Please give the listing below as a JSON list of strings, one string per line, leaving out any blank lines.

begin DATA IN THIS EXERCISE

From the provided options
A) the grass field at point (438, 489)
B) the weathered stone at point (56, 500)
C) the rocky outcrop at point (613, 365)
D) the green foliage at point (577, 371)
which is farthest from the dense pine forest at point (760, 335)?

end DATA IN THIS EXERCISE

**EXERCISE RESULT**
[
  "From the provided options",
  "A) the grass field at point (438, 489)",
  "B) the weathered stone at point (56, 500)",
  "C) the rocky outcrop at point (613, 365)",
  "D) the green foliage at point (577, 371)",
  "which is farthest from the dense pine forest at point (760, 335)?"
]